Analysis: What's happening to Mr. Security?

As police investigations into the various dealings of Prime Minister Benjamin Netanyahu continue to pile up, a damaging report which threatens his image as the guarantor of Israel’s physical safety will, in all likelihood, soon be exposed to the public.

Benjamin Netanyahu (photo credit: MARC ISRAEL SELLEM)
Benjamin Netanyahu
(photo credit: MARC ISRAEL SELLEM)
When it rains, it pours, and right now the prime minister is getting soaked to the skin by a downpour of biblical proportions.
As police investigations into the various dealings of Prime Minister Benjamin Netanyahu continue to pile up, a damaging report which threatens his image as the guarantor of Israel’s physical safety will, in all likelihood, soon be exposed to the public.

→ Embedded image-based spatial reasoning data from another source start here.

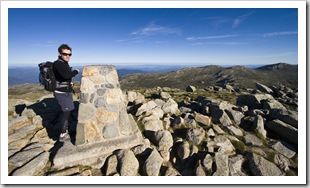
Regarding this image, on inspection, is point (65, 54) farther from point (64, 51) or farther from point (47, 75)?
point (47, 75)

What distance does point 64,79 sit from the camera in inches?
285

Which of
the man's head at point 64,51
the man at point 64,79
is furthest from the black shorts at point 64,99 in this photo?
the man's head at point 64,51

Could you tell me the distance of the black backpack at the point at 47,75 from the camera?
22.7 feet

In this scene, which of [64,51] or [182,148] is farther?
[182,148]

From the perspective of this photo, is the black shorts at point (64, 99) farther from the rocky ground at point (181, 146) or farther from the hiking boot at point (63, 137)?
the rocky ground at point (181, 146)

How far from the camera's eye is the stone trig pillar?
24.3 feet

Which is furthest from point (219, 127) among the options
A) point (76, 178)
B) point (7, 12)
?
point (7, 12)

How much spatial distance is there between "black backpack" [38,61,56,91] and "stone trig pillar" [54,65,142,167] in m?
1.05

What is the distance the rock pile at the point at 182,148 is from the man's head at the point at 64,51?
1710 millimetres

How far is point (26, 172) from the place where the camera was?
664 centimetres

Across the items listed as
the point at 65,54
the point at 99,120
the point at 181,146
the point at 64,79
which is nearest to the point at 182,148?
the point at 181,146

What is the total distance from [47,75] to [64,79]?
57cm

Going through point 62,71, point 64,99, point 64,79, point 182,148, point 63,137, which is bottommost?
point 182,148

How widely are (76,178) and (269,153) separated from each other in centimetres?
817
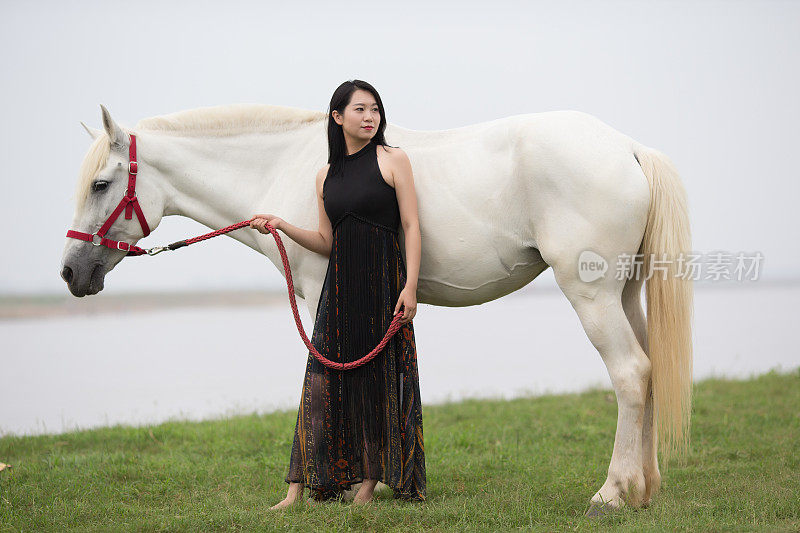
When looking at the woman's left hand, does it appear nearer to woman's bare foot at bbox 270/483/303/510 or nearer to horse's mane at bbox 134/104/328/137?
woman's bare foot at bbox 270/483/303/510

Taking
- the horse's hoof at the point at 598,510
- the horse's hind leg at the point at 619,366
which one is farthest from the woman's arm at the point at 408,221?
the horse's hoof at the point at 598,510

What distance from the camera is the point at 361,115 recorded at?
293 cm

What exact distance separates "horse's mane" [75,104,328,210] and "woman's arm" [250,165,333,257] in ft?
1.60

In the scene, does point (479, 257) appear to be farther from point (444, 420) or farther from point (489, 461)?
point (444, 420)

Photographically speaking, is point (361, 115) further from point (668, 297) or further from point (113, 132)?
point (668, 297)

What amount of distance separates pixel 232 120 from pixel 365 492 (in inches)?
75.0

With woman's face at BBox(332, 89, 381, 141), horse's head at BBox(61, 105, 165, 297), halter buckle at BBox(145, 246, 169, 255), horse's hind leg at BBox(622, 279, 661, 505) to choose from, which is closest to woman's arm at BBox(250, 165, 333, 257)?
woman's face at BBox(332, 89, 381, 141)

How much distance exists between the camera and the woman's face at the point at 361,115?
2932 mm

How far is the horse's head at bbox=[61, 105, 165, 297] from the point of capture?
3316mm

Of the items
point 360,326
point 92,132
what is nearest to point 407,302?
point 360,326

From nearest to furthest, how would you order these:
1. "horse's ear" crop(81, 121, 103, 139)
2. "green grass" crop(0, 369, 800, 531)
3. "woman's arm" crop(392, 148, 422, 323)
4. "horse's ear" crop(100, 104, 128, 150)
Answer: "green grass" crop(0, 369, 800, 531) < "woman's arm" crop(392, 148, 422, 323) < "horse's ear" crop(100, 104, 128, 150) < "horse's ear" crop(81, 121, 103, 139)

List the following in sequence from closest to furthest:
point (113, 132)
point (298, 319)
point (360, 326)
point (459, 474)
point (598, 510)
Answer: point (598, 510) → point (360, 326) → point (298, 319) → point (113, 132) → point (459, 474)

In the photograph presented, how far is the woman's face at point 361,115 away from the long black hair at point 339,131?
36mm

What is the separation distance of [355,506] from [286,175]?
156cm
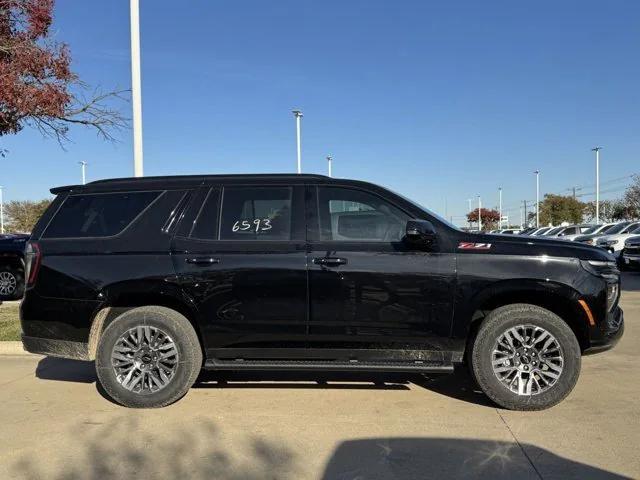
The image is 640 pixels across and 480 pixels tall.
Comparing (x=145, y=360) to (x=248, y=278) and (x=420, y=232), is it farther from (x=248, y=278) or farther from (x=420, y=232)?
(x=420, y=232)

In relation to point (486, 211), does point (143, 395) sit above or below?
below

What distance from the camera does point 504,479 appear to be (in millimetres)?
3484

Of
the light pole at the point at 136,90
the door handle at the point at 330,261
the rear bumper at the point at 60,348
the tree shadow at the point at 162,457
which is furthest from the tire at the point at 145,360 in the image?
the light pole at the point at 136,90

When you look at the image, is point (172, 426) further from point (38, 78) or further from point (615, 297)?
point (38, 78)

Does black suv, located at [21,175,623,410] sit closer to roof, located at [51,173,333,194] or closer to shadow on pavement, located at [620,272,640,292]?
roof, located at [51,173,333,194]

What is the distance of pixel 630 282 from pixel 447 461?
42.5ft

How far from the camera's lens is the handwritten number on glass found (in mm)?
4941

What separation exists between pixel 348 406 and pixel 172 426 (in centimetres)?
151

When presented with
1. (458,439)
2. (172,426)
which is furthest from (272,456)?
(458,439)

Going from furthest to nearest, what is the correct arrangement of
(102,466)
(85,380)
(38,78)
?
(38,78) → (85,380) → (102,466)

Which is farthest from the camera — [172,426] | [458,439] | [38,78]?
[38,78]

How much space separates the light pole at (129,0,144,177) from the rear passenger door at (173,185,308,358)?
4445 millimetres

Reeling politically from the fallout of the investigations, and with Likud’s polling numbers plunging below those projected for Yesh Atid, a professional assessment by the state comptroller that Netanyahu failed the country on matters of national security would leave the prime minister in serious political trouble.
The State Comptroller’s Report on the handling of the 2014 Gaza war reportedly alleges that the prime minister did not sufficiently disclose the severity of the Hamas tunnel network threat before the conflict; that the security establishment was not prepared for the tunnel threat when Operation Protective Edge began; that Netanyahu, together with former defense minister Moshe Ya’alon, did not keep the rest of the security cabinet sufficiently informed of developments, and that he made major decisions together with former IDF chief of staff Benny Gantz and no one else.
This list of concerns with Netanyahu at the helm amounts to a serious charge sheet, which put the lives of Israeli civilians and soldiers at risk due to a failure to adequately prepare for the latest stratagem devised by Hamas.
It is certainly conceivable that the publication of the report would lead to demands for a commission of inquiry, similar to that of the Winograd Commission into the conduct of the Second Lebanon War, which was heavily critical of prime minister Ehud Olmert and plunged his approval ratings to almost zero.
Beset by corruption allegations and an image of incompetency, Olmert was ultimately forced out of the Prime Minister’s Office.
While the pending publication of the report spells further trouble for Netanyahu, it could prove to be a political boon for both Bayit Yehudi leader Naftali Bennett and Yesh Atid chairman Yair Lapid.
Bennett has maintained that the 2014 Gaza conflict was handled badly by Netanyahu and Ya’alon, and excerpts from security cabinet transcripts published on Tuesday show Bennett urging action against the tunnel threat before the operation was even initiated.
The Bayit Yehudi leader has been pressing for the report to be published for some time, stating that it is likely to endorse his version of events and demonstrate that his instincts regarding the tunnels were correct.
But it is perhaps Lapid who stands to gain the most politically from publication of the report. The Yesh Atid founder is riding high in the polls, and is confidently projecting himself as a candidate for prime minister at a time when the Zionist Union is in danger of disappearing without trace.
A central charge against Lapid is that he is a lightweight leader who fumbled his first venture into government and has no army record, or any serious security credentials.
But if it is shown that Netanyahu, Mr. Security himself, can fail the country in a serious way over critical matters of national defense, then Lapid could argue that the more decisive approach to governance that he is advocating – in all matters political, diplomatic and military – should be given a chance.
Yesh Atid is already polling higher than Likud, and although Netanyahu has until now remained the country’s preferred leader, Lapid is breathing down his neck even without a report that questions his decision-making process on security concerns.
Should the report be as damning as has been suggested, Mr. Security might face an even rockier road ahead.